CS 347: Computer Organization II (Digital
Logic)
Fall, 2002
Lectures: Monday, Wednesday, Friday at 4:00 in ES 80
Instructor: James Johnson
Office Hours: BH 314, Monday, Wednesday, Friday, 2:00-3:00 pm
Instructor
contact:
johnson@cs.wwu.edu
http://www.cs.wwu.edu/johnson
Text:
Digital Design: Principles and Practice, Third Edition (updated),
by John F. Wakerly (Prentice-Hall, 2001)
Grade computation:
50% take-home midterm
50% take-home final
Tentative grade scale: 90+ = A, 75+ = B, 60+ = C, 50+ = D, 50- = F
Course overview:
The preceding course, Computer Organization I, emphasizes instruction set
architecture and assembly language. This course deals with the underlying
hardware that supports a computer instruction set. Where the instruction set
manipulates bits and bytes, the hardware manipulates corresponding voltage and
current levels. The primary expected outcome is that the student understand how
to construct digital logic designs for machines that approach a computer in
complexity. We follow that textbook author's topic selection, which starts with
elementary AND and OR circuits and then proceeds to more capable building
blocks.

# # # # # # #

> **Problem set**:
A - Reproduce the records word for word, beginning at their first line and ending after the line that contains "604;138;660;311".
B - Continue the course syllabus, picking up after its final sentence.
The records have no connection to the course syllabus.

# # # # # # #

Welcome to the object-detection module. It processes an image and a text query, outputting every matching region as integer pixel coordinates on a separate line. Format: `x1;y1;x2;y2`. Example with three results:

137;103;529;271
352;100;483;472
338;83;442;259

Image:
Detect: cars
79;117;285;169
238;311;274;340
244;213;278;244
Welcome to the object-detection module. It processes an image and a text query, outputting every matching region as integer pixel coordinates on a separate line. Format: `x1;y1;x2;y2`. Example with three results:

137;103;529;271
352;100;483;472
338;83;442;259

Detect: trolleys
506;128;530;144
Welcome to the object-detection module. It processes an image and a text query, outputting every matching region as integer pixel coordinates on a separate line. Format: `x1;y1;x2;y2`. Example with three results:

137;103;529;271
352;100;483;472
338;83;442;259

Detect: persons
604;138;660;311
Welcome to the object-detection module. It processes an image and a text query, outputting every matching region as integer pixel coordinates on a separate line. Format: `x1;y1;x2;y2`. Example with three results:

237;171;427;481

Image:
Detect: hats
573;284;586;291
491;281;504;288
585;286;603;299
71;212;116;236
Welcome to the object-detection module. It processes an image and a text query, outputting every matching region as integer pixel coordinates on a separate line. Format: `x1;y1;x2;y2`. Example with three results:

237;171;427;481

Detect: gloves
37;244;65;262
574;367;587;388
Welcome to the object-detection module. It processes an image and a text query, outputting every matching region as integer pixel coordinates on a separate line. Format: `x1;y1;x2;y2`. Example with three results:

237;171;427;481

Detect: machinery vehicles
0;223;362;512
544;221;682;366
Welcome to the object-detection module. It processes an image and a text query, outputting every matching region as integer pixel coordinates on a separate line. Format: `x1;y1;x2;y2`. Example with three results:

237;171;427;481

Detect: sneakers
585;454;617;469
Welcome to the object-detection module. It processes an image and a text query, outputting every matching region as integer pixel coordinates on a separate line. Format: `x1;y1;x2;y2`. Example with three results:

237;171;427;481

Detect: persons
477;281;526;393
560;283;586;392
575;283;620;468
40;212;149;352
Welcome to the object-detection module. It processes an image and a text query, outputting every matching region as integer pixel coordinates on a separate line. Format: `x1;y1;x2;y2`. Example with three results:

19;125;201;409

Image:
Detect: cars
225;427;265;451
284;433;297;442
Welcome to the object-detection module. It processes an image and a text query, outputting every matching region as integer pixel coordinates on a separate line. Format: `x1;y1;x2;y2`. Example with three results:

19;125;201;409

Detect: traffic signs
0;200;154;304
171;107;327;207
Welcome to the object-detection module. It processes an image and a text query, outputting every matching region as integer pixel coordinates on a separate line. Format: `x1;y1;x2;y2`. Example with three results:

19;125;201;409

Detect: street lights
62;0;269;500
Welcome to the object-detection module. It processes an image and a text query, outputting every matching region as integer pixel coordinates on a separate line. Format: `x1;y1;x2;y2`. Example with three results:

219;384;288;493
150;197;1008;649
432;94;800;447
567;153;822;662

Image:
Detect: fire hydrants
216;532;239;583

# # # # # # #

> **Results**:
A -
Welcome to the object-detection module. It processes an image and a text query, outputting every matching region as integer pixel coordinates on a separate line. Format: `x1;y1;x2;y2`. Example with three results:

137;103;529;271
352;100;483;472
338;83;442;259

Image:
Detect: cars
79;117;285;169
238;311;274;340
244;213;278;244
Welcome to the object-detection module. It processes an image and a text query, outputting every matching region as integer pixel coordinates on a separate line. Format: `x1;y1;x2;y2`. Example with three results:

137;103;529;271
352;100;483;472
338;83;442;259

Detect: trolleys
506;128;530;144
Welcome to the object-detection module. It processes an image and a text query, outputting every matching region as integer pixel coordinates on a separate line. Format: `x1;y1;x2;y2`. Example with three results:

137;103;529;271
352;100;483;472
338;83;442;259

Detect: persons
604;138;660;311

B -
After an initial review of number systems and codes, we investigate the
electrical properties of semiconductors that underlies the binary world of logic
design. This study culminates with an abstraction called a gate, which is an
electronically controlled switch. We then study how to assemble gates into
felicitous combinations that realize intermediate level functions, such as
encoders and multiplexers. Finally, time permitting, we show how to assemble
deploy these devices to implement the memory, logical and arithmetical
operations, and sequence control of a computer instruction set.
This is the art of digital logic design, which supports two main branches:
combinational circuits and sequential circuits. Each branch occupies several
chapters in the text. There is certainly more material in the text than the
ten-week term can accommodate. We will proceed linearly as far as possible. Upon
finishing the text, you will able to start the design of a functional computer,
a task that is taken up in more detail in the next course, CS 420.
Parallel programming appears as a common thread throughout the development
because it is the nature of hardware to proceed in parallel to a stable
configuration of node voltages across an entire circuit. An important course
component is the treatment of hardware design languages that capture this
parallel activity. In addition to gate-level solutions, most designs in the text
also provide ABEL (Advanced Boolean Equation Language) and VHDL (Very high speed
integrated circuit Hardware Description Language) solutions. Distributed with
the text is a CD that contains simulators for these languages. Although we will
not have time to investigate these resources in the course, I encourage you to
experiment with them.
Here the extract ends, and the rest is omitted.